··· DOCUMENT PASSAGE

The first part of this post raised the question as to what should replace the PCC, outlining the first three of the seven options recently suggested by Martin Moore.  In this post I will deal with options four to seven.  In the third post in the series I will suggest an “option eight” – a regulatory proposal which is voluntary but with teeth and which also seeks to deal with some of the problems identified by the libel reform and other campaigners.

Option (4)  Extend Ofcom to cover newspapers:  “Ofpress”

The broadcast media is, of course, subject to statutory regulation by Ofcom and, so the argument goes, why not just extend this to the print media?  It would require some changes in the way Ofcom operates – it is difficult to see how the press could sensibly be subject to an “impartiality” requirement for example.

All newspaper and magazine publishers could be placed under the remit of Ofpress – which would have power to fine or otherwise sanction those that infringed its “Press Code”.  This approach would have the benefit of simplicity and would be readily comprehensible to the public.  There would be a single media regulator, with slightly reduced powers but a much broader remit.

But there are problems with this approach:

This option pleases no one.  It is too strong and statutory for the press and too weak for the regulation campaigners.  There is no suggestion that Ofcom would welcome such a huge and difficult expansion of its powers.

Option (5)   Create a professional body for journalists – the “Journalism Society”

In this option the PCC would be replaced with a ‘Journalism Society’, which would operate in a similar way to the Law Society: as a representative body and regulator for journalists.   This body could set and enforce ethical standards, monitor training and qualifications.  This would not be state licensing of journalists but, rather, a form of professional registration.  Journalists who were not members could still write but membership would be a “badge of quality”.  An idea along this lines was put forward at the Labour Party Conference by Shadow Culture Secretary, Ivan Lewis.  A number of commentators complained that this was a form of licensing.  As Martin Moore has pointed out in a post on this blog this is not correct, but he nevertheless concluded that the idea was a bad one.

In general it is difficult to see how a “Journalism Society” could be an effective regulator:

This is not a serious option for press regulation – although a professional “Journalism Society” might be a good idea in itself and although with existing bodies and institutions assist in providing training and raising standards.

Option (6) Regulation by a “Media Law”

······
··· RECORDS

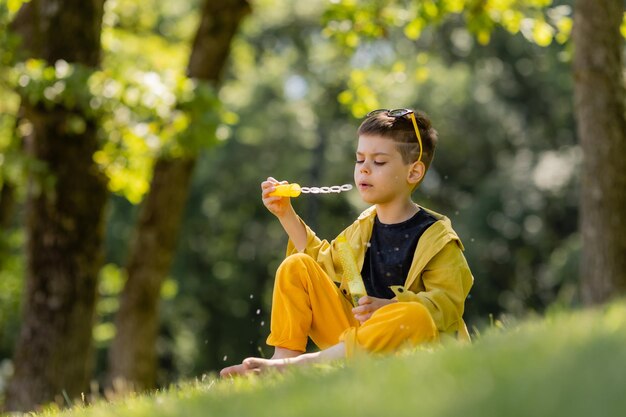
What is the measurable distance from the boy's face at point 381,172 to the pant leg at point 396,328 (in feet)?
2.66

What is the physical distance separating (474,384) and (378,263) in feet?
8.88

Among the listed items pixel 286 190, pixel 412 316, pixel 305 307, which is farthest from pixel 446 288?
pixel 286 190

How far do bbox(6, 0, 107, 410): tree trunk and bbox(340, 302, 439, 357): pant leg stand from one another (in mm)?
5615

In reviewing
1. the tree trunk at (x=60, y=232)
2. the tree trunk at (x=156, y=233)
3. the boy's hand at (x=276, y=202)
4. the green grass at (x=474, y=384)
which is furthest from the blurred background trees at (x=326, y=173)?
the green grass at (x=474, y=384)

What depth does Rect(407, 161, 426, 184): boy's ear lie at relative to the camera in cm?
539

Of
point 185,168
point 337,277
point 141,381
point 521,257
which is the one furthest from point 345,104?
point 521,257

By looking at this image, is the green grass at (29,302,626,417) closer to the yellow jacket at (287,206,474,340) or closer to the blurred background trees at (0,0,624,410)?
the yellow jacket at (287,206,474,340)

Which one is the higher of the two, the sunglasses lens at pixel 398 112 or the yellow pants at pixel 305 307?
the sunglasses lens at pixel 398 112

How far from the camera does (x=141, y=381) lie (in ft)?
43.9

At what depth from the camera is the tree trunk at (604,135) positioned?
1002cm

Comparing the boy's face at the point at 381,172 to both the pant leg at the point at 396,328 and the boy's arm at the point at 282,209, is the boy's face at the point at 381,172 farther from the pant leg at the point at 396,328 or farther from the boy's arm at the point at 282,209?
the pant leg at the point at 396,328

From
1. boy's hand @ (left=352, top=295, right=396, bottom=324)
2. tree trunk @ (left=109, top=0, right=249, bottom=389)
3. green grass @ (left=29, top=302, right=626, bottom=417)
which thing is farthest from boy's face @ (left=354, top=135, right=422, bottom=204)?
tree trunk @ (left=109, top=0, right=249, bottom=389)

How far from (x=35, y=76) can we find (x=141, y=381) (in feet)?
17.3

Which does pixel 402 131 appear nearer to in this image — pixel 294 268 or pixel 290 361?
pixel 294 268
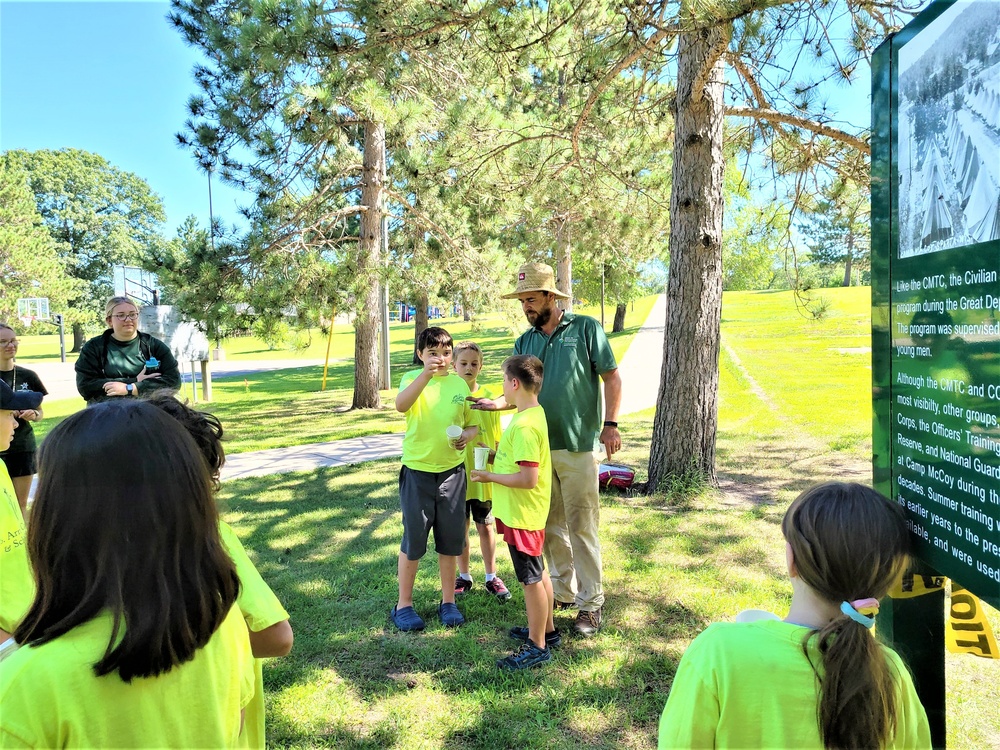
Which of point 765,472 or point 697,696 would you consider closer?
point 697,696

······

EXERCISE INSTRUCTIONS:
1 > In the text on press regulation, who proposed the "Journalism Society" idea at the Labour Party Conference?
2 > Decide whether each statement agrees with the text on press regulation, and quote the words that settle it: (a) Ofcom has welcomed the prospect of regulating newspapers. (b) Journalists outside the proposed "Journalism Society" would still be able to write. (c) This post takes up options four to seven.
3 > Extend the text on press regulation from the point where it stops.
The records have no connection to the text on press regulation.

OUTPUTS:
1 > Shadow Culture Secretary Ivan Lewis.

2 >
(a) No: "There is no suggestion that Ofcom would welcome such a huge and difficult expansion of its powers."
(b) Yes: "Journalists who were not members could still write."
(c) Yes: "In this post I will deal with options four to seven."

3 >
In this option there would be no media regulator.  There would, instead, be a “media law” – setting out rules as to, say, accuracy and the right to reply which would otherwise be in a Code.  These would be enforceable through the courts.  Ultimately the courts would give the public “right of reply”, remedies against intrusion into grief and similar matters presently covered by the PCC Code.

Such a law could be an incentive to the media to set up complaints systems to reduce costly legal action.  The benefit of this model is that it would help to address both the regulatory and legal problems associated with media regulation.

But, once again, there are obvious problems:

This option also appears to be a non-starter.  There is a broad consensus against increased recourse to the courts with a regulatory framework designed to prevent systematic abuse.

Option (7)  A new statutory regulator for all media: “the Media Regulation Authority”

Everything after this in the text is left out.